Поколебавшись секунду, Алексей молча подошёл и, не обращая внимания на искажённое болью лицо хозяйки, аккуратно отцепил брошку. Повертел в пальцах, хмыкнул («Надо же, вроде дорогая, а на вид — китайский ширпотреб!»), зажал птицу в кулаке, развернулся и быстро вышел из квартиры.
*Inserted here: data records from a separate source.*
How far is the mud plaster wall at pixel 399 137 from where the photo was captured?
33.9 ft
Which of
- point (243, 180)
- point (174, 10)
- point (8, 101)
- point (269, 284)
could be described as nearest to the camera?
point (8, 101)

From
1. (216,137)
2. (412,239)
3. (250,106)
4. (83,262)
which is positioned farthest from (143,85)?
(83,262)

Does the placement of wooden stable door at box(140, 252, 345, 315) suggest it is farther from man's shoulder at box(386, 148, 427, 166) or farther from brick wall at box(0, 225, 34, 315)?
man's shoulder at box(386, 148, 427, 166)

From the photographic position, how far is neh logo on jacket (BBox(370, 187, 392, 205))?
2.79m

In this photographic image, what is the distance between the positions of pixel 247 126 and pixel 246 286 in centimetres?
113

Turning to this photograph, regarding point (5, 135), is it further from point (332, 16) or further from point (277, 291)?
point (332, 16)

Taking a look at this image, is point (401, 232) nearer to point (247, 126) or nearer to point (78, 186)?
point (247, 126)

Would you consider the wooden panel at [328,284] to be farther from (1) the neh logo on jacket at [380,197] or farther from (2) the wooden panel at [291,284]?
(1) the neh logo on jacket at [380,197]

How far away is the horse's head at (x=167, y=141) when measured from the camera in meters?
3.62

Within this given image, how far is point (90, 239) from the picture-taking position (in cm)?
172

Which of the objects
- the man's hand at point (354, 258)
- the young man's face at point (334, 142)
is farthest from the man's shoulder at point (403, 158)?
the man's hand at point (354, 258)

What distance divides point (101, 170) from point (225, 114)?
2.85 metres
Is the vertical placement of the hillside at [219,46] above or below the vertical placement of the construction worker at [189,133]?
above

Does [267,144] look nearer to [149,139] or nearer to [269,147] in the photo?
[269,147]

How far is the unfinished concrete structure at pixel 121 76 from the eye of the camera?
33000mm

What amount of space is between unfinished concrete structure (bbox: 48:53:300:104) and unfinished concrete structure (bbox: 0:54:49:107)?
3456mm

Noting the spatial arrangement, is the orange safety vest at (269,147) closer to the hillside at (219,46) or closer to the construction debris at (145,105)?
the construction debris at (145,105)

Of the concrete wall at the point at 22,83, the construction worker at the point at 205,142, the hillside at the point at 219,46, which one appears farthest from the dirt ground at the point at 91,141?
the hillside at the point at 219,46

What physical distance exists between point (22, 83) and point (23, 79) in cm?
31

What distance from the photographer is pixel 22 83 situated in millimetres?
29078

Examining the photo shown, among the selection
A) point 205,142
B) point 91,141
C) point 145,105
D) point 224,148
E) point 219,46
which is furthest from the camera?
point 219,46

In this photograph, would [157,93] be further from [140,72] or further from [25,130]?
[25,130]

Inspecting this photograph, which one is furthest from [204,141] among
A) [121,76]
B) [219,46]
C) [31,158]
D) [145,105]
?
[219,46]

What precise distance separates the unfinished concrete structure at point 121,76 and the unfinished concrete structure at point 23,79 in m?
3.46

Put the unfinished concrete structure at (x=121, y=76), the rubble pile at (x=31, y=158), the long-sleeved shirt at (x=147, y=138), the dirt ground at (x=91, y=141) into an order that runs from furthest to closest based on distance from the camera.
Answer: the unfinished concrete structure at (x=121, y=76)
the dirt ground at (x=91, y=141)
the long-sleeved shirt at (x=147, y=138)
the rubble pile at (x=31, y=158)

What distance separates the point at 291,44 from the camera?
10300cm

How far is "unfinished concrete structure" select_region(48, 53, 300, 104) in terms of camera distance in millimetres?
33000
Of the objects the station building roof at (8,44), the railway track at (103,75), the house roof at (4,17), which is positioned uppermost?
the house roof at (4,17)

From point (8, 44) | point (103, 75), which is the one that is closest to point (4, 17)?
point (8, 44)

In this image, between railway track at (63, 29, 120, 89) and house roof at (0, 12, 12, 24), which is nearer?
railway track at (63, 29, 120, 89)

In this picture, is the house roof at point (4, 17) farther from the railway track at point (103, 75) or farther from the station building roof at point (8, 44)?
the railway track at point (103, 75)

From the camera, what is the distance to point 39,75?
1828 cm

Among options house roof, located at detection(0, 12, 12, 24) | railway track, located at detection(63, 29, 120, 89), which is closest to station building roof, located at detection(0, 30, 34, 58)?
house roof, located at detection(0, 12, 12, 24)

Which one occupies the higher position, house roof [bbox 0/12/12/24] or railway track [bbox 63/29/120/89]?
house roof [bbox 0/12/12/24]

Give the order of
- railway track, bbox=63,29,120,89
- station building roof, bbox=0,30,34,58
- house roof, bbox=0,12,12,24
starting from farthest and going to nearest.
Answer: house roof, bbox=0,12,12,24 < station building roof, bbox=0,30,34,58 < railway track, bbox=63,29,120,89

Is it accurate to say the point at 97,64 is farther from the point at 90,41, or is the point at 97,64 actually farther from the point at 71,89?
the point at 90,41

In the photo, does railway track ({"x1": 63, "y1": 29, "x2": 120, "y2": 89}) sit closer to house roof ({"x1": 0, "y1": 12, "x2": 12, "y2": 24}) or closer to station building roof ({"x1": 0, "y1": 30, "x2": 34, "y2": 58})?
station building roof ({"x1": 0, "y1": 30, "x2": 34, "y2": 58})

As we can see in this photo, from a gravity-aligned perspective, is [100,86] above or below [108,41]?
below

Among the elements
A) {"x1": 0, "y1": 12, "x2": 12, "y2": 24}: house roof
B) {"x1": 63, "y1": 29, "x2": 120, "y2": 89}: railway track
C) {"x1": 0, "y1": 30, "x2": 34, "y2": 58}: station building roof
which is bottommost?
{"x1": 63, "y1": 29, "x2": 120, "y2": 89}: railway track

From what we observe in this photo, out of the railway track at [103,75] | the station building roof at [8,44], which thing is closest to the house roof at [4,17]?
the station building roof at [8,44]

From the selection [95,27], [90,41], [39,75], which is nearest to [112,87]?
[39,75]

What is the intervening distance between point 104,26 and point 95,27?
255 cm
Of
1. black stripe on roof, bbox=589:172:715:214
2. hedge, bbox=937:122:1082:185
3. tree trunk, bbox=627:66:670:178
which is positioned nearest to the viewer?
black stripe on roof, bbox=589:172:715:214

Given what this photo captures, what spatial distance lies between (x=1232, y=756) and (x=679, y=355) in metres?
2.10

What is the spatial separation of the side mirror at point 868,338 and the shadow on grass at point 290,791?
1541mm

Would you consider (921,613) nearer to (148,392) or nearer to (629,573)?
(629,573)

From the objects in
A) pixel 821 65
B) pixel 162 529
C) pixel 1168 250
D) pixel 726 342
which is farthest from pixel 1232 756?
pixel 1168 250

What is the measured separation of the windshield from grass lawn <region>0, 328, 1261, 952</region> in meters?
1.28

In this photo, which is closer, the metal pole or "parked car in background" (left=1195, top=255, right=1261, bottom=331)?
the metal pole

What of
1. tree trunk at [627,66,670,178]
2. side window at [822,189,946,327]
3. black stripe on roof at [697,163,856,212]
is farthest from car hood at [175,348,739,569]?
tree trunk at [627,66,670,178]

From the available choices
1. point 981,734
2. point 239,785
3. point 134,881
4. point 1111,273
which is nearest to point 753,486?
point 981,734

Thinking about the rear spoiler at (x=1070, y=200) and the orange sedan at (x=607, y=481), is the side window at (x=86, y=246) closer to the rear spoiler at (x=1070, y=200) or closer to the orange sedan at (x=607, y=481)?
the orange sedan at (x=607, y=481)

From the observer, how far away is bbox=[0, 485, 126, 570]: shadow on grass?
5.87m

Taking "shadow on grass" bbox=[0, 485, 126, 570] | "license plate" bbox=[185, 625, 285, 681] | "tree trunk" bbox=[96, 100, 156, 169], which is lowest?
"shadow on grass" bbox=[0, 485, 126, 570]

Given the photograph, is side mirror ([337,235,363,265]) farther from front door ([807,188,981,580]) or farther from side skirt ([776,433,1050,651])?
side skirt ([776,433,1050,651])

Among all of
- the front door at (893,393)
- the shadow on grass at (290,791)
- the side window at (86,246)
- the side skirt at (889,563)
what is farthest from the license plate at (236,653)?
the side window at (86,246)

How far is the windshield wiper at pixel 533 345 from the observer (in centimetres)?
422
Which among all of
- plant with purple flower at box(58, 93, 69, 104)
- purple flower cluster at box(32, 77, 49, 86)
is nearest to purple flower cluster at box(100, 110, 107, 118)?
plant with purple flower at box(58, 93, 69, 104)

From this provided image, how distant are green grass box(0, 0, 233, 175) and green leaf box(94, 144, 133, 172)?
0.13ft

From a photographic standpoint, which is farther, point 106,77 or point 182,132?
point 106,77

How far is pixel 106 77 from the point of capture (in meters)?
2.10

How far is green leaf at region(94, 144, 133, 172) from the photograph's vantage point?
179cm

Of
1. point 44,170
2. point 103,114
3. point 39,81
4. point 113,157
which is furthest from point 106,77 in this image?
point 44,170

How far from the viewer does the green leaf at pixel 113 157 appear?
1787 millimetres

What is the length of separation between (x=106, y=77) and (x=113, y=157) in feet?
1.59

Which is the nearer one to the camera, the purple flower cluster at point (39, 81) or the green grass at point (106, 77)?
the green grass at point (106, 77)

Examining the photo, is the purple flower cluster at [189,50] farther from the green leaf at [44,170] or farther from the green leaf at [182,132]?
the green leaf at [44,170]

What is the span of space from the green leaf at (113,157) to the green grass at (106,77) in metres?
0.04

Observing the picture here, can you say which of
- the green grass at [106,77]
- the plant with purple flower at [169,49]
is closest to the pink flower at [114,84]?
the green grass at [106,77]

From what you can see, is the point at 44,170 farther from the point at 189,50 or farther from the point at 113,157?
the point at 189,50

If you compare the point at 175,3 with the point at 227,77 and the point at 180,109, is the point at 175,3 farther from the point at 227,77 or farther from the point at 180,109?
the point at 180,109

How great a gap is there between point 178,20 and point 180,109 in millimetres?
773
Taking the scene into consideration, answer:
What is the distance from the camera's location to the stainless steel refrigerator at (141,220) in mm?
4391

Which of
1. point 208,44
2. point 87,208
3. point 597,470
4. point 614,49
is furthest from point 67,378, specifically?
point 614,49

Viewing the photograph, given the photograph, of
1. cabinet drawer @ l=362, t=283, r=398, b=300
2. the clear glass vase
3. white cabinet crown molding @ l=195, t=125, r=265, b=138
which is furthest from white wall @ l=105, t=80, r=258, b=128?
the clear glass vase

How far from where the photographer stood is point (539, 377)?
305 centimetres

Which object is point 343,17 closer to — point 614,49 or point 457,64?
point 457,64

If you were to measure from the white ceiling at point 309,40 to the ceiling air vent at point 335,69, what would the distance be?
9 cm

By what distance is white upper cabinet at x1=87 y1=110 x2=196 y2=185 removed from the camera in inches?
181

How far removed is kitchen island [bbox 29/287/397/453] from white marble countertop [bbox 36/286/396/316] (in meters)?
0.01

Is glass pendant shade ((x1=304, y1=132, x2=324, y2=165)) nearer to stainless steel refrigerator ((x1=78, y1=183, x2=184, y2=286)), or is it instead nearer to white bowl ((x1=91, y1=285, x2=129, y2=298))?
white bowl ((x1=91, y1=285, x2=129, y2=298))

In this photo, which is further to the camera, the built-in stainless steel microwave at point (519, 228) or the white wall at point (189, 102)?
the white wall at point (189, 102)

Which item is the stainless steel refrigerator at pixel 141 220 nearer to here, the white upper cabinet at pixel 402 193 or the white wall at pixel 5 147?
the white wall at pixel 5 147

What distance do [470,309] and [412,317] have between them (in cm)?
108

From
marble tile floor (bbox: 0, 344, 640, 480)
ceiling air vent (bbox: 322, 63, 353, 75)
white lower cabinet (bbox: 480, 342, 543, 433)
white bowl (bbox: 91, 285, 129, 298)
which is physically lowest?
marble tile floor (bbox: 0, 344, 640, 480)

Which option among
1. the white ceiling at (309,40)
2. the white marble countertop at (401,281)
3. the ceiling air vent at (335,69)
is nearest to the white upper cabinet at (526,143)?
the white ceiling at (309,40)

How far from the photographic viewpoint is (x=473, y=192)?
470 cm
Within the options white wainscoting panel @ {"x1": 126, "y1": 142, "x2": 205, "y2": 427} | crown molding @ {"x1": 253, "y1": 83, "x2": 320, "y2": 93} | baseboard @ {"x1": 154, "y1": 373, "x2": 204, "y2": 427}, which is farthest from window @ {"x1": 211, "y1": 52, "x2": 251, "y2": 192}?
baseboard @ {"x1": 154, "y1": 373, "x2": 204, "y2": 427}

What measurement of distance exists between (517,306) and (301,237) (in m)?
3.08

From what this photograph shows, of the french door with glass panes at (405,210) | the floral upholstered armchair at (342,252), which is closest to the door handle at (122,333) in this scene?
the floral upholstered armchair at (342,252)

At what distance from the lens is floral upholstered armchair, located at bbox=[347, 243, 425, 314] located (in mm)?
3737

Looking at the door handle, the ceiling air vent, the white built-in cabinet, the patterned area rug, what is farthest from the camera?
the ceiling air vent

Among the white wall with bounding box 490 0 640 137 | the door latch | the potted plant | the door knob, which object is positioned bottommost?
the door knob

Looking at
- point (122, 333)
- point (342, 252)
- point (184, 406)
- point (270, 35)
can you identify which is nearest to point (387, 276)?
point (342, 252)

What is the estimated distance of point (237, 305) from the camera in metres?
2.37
Игла застёжки оцарапала кожу, и Алексей недовольно поморщился. Бабулю ему, конечно, было жаль, но он-то ведь только хотел припугнуть, она сама того, что тут сделаешь... Да и не успела бы скорая всё равно, когда она успевала-то? Алексей вдруг часто заморгал и схватился свободной рукой за перила: мир закачался, отдаляясь и приближаясь, подёрнулся рябью, как озёрная гладь на ветру. В голове зашумело, перед глазами заплясали пёстрые пятна. Чай? Мятный? Да ну... Алексей хотел закричать, но не смог; звуки исчезли, плотная тяжёлая тишина сдавила со всех сторон; он посмотрел на свои руки — кожа стремительно морщинилась, провисая как мятая сырая ткань, пальцы скрючило; позвоночник с хрустом согнуло в дугу. Он постарался сделать глубокий вдох, беззвучно закашлялся и упал на ступеньки. Жгучая боль затопила тело. Из последних сил пытаясь удержаться в сознании, Алексей увидел, как дверь в квартиру Ирины Валерьевны приоткрылась; и, закрыв глаза, покатился вниз.

* * *

Худенькая молодая женщина в старомодном, явно великоватом ей платье в горошек легко сбежала по ступенькам, присела рядом с лежащим в неестественной позе стариком и с усилием разжала его сведённые судорогой пальцы. Вздохнула, забрала брошку, пробормотала: «Последняя хозяйка... Не поверил... Зря».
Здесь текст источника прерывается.